Los siete cuentos que componen Los veranos pueden leerse también como una novela autobiográfica fragmentada, una serie de entradas a historias fechadas en la infancia y adolescencia, juventud y primera adultez, en la que una voz se sostiene a lo largo del volumen, un narrador que en alguna página apenas se camufla, acaso, como F. Importa menos si a Flavio Lo Presti, cordobés, nacido en 1977, las cosas que cuenta o siente le pasaron realmente o no que la apuesta por el uso de señales que conducen en ese sentido, referencias directas a familiares, amigos, compinches y novias de distintas épocas, cercanías propicias para acentuar las contradicciones, los tironeos internos que experimenta el protagonista, el repertorio de sentimientos de distintos grados de cocción que lo atraviesan y componen. “Yo pasaba horas viendo esas fotos, entre la pasión del historiador y la malicia del detective privado”, se lee en “Los patos”, el segundo de los relatos, la fabulosa historia de cómo fue que “el niño intelectualmente superdotado” que fue su padre, según las remembranzas familiares, se había convertido en el adulto que él conoce, un tipo maniático que pasaba el tiempo vegetando mientras a su alrededor todo se caía a pedazos.
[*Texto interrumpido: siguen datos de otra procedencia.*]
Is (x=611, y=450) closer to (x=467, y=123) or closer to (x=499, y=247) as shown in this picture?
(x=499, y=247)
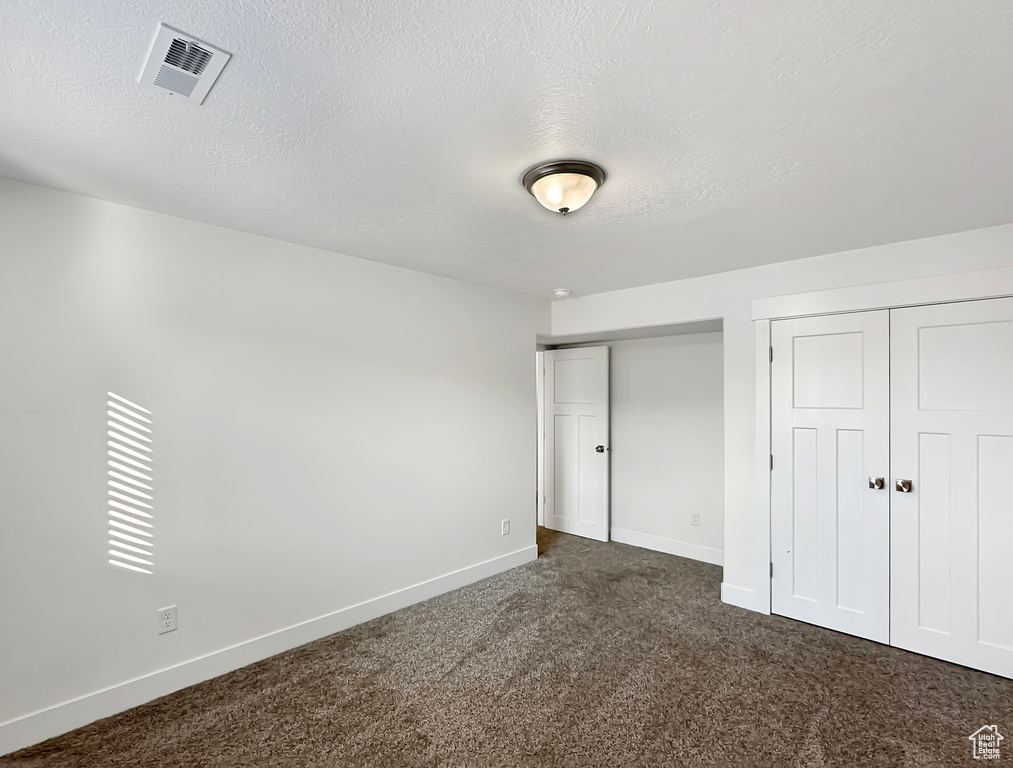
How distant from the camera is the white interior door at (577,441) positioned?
502 cm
Y abundan las roturas en estos cuentos, a veces en primer plano y otras como trasfondo, como en “Una experiencia religiosa”, dos chicos que se arriman todas las noches a un restaurante atraídos por la chica que atiende, entre otros, a un viejo que se toma en la vereda dos o tres botellas de vino: el final de una cena coincide con una tormenta y entonces los pibes, para ganarse la admiración de ella, acompañan al mamado hasta su casa y se instala la intriga de hasta dónde llegarán, si es que algo planearon. En “Ratonera” el protagonista tiene diecinueve, es estudiante de letras, anda sin un mango y golpeado porque acaba de separarse de una mujer mucho más grande que él: por las noches carga el insomnio con la sensación de que su muerte es inminente; recluido de prestado en un departamento roñoso y sin iluminación, con una dieta equilibrada entre mate y galletas de agua, se asoma al fachereo de un estudiante de medicina que vive en el mismo edificio y también a un boludeo siniestro del que mejor no adelantar. Sí apuntar que aparecen pinceladas de lo siniestro en puntos medulares de estos relatos, los muchachos con el viejo en el caserón, un sapo reventado en un picaporte como señal torpe de resentimiento en “Los veranos”, o la llegada a una finca en la que sus habitantes tienen una palidez enfermiza, alguna deformidad que no termina de explicarse, configurarse.
Esto último está en el núcleo de “La ballena blanca”, el cuento que abre el libro: “Hay en mi vida una especie de agujero negro, algo que siempre quise contar y que sucedió en enero de 1996, cuando contra todo pronóstico me fui de vacaciones con Andrés Daguerre”. Durante mucho tiempo el narrador contaba la historia en asados y reuniones y la cosa tenía efecto, pero no había forma de llevarla al papel. El relato contiene su modo de expiación y leerlo implica de hecho que Lo Presti está en plena caza de su ballena. Expiación ronda demasiado la culpa cristiana: por ahí mejor reparación, reformulación, recomposición. Es lo que persigue también el narrador de “Los veranos”, el cuento que da título y cierra el libro: hay una brasileña de la que se enamoró de chico (él y todo el barrio), unas distancias del destino y la chance de un reencuentro. En ambos relatos F. ya está más asentado, con la misma pareja, con un trabajo más estable: no tan a la intemperie. Porque el desamparo y la precariedad son sustancias que configuran el libro. Y también la búsqueda y desencantos del amor. Pero además el humor, lo que avergüenza, lo que se envidia, lo que apasiona, lo que da miedo. Bueno, estos son temas, ingredientes; el asunto es cómo trabajarlos, escribirlos, y entonces uno piensa en unos cuantos buenos adjetivos pero mejor no los anota y deja para el final un tramo de Los veranos: “Es curioso pero recuerdo esos años de una forma brumosa, como si apenas hubieran existido, o como si hubiera estado perdido en esos planos espectrales de las películas de terror, esas dimensiones intermedias llenas de niebla en la que nada es reconocible”.